Folha de S. Paulo


Especialista em derrotados, Steve Carell surpreende em 'Foxcatcher'

Comediantes costumam seguir um padrão. Em certo momento da carreira, em busca de uma turbinada na autoafirmação, procuram papéis sérios com cheiro de Oscar. Jim Carrey tem seu "O Show de Truman", Robin Williams ganhou a estatueta por "Gênio Indomável" e Bill Murray emocionou com "Encontros e Desencontros".

Agora, chegou a vez de Steve Carell. Especialista em personagens derrotados, daqueles que provocam vergonha alheia, o ator de 52 anos nunca me pareceu particularmente bom. Mas surpreende no que pode vir a ser o grande personagem de sua vida: o milionário psicótico do suspense "Foxcatcher: Uma História que Chocou o Mundo", que estreia no Brasil em janeiro.

Para encarnar o personagem real John du Pont (1938-2010), o ator usou uma prótese para aumentar o nariz e passou por sessões de três horas diárias de caracterização. "Ninguém me via sem maquiagem nas filmagens, e isso ajudou a me distanciar psicologicamente dos outros. Além disso, ensaiamos com o diretor Bennett Miller por seis meses", diz o ator.

O caso que inspirou o filme é pouco conhecido no Brasil. John du Pont era o herdeiro de uma das famílias mais ricas dos Estados Unidos, fornecedora de munições para o Exército. Em 1986, John decidiu patrocinar um time de luta greco-romana e contratou dois atletas: Mark Schultz (Channing Tatum) e seu irmão mais velho, David (Mark Ruffalo).
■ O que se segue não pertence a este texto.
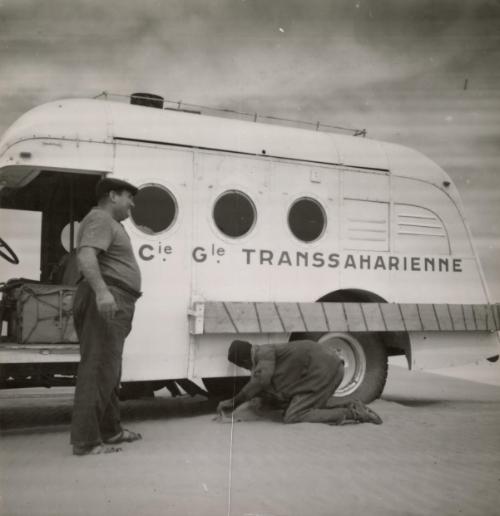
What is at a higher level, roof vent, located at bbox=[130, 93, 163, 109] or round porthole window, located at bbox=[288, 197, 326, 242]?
roof vent, located at bbox=[130, 93, 163, 109]

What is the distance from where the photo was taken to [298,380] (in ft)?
21.7

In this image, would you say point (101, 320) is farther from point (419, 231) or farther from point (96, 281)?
point (419, 231)

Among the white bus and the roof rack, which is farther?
the roof rack

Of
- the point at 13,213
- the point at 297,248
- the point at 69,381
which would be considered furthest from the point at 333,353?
the point at 13,213

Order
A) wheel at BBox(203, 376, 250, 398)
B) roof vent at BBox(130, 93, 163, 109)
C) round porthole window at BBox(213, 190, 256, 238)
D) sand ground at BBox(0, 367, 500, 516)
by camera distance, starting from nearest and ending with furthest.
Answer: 1. sand ground at BBox(0, 367, 500, 516)
2. round porthole window at BBox(213, 190, 256, 238)
3. roof vent at BBox(130, 93, 163, 109)
4. wheel at BBox(203, 376, 250, 398)

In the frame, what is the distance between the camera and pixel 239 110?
7.51m

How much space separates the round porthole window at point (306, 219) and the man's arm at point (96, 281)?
8.53 ft

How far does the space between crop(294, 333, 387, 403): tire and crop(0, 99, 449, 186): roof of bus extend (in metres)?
1.94

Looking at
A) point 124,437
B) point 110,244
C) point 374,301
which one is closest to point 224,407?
point 124,437

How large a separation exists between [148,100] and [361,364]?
368 cm

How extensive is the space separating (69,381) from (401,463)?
10.5ft

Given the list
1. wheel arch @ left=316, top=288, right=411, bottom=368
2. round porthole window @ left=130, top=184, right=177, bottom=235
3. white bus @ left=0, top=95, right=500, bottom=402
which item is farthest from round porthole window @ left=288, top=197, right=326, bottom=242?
round porthole window @ left=130, top=184, right=177, bottom=235

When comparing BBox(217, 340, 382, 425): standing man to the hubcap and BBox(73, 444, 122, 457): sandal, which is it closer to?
the hubcap

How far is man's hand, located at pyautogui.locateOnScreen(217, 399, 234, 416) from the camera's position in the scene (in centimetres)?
670
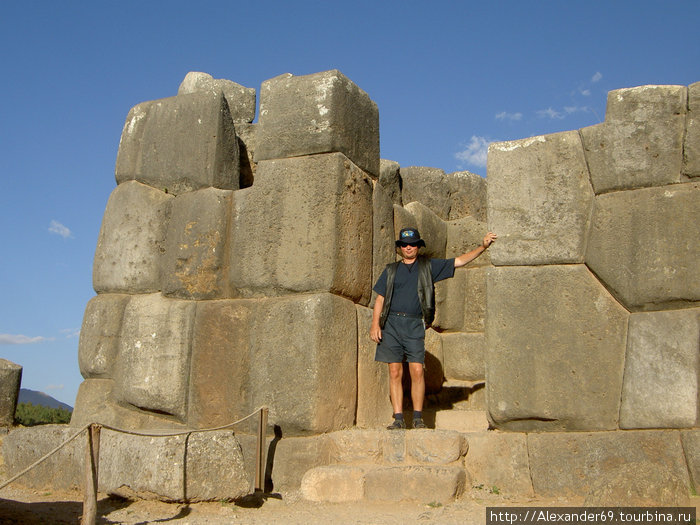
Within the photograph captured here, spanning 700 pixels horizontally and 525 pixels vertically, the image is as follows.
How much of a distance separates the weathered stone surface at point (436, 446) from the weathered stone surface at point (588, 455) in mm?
453

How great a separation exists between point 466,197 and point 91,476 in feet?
17.1

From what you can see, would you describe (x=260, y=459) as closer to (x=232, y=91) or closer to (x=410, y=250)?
(x=410, y=250)

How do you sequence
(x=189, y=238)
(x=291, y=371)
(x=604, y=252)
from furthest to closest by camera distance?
(x=189, y=238)
(x=291, y=371)
(x=604, y=252)

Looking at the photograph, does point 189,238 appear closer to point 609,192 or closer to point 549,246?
point 549,246

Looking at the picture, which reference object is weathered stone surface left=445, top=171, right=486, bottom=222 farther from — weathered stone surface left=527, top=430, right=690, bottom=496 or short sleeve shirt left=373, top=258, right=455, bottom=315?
weathered stone surface left=527, top=430, right=690, bottom=496

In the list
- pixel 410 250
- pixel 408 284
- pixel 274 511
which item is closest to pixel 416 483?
pixel 274 511

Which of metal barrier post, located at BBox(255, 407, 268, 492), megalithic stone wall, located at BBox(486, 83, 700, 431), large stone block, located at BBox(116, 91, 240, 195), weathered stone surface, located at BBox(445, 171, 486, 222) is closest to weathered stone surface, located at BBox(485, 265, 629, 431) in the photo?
megalithic stone wall, located at BBox(486, 83, 700, 431)

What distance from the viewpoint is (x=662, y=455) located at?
13.9ft

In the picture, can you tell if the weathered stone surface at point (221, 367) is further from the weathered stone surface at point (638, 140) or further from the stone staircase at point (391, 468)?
the weathered stone surface at point (638, 140)

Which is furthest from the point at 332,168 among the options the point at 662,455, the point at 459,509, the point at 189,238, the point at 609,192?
the point at 662,455

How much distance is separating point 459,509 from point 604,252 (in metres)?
1.80

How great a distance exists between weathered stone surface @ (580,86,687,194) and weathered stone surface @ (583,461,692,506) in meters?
1.79

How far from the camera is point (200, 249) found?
19.0 ft

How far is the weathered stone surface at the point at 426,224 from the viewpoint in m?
6.53
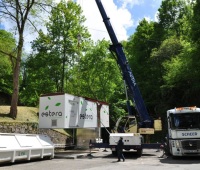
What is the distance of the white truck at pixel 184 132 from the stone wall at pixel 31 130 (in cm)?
958

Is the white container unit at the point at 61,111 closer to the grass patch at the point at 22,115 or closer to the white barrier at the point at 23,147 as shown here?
the white barrier at the point at 23,147

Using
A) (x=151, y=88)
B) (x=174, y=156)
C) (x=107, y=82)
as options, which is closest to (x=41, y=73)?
(x=107, y=82)

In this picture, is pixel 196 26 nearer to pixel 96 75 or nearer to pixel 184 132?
pixel 184 132

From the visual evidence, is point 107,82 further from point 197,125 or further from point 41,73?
point 197,125

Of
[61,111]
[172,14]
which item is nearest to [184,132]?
[61,111]

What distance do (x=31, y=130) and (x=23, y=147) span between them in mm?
6583

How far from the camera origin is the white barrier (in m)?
13.6

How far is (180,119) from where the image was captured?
58.6 ft

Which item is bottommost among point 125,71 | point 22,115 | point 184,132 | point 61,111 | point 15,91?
point 184,132

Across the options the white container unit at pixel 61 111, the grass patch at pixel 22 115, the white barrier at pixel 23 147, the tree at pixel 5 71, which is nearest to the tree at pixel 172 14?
the tree at pixel 5 71

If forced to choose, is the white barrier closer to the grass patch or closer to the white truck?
the grass patch

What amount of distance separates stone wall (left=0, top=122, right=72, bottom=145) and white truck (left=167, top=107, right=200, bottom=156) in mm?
9583

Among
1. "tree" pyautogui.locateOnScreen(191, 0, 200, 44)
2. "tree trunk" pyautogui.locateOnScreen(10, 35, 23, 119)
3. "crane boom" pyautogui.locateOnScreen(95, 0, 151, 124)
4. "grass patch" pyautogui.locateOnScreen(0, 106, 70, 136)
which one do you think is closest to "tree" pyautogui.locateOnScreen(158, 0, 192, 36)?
"tree" pyautogui.locateOnScreen(191, 0, 200, 44)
Ele finge treiná-los para um campeonato até que acontece uma tragédia, que não posso revelar aqui. "Há um sentimento de perigo durante todo o filme", diz Steve. "Mesmo quem conhece o episódio ficará surpreso e chocado com o que acontece."

O drama dark, que rendeu o prêmio de melhor diretor em Cannes a Bennett (de "Capote" e "O Homem que Mudou o Jogo"), tem tudo para receber várias indicações ao Oscar. E Steve Carell virou o centro das atenções.

"Você não consegue tirar os olhos dele", escreveu o crítico americano Todd McCarthy, da revista "Hollywood Reporter". "Carell interpreta Du Pont como um Norman Bates moderno misturado com Jay Gatsby", analisou outro crítico, Ramin Setoodeh, da "Variety".

Manuela Eichner

Escolhido pelo diretor exatamente por parecer incapaz de ser cruel ou violento, o ator encontrou no set um modo de atuar parecido com o de suas comédias. "Improvisamos bastante. Bennett falava para esquecermos o que estava no roteiro, para nos concentrarmos nas cenas, usando nossas próprias palavras", diz. "Decidimos jogar a precaução no lixo. Foi difícil porque são personagens verídicos e queríamos honrar a história daquelas pessoas."

Depois de oito anos assistindo ao ator na série cômica "The Office", o público de Steve Carrell vai se surpreender quando descobrir o quão macabro pode ser o intérprete do gerente enganador Michael Scott. E isso, em Hollywood, vale ouro.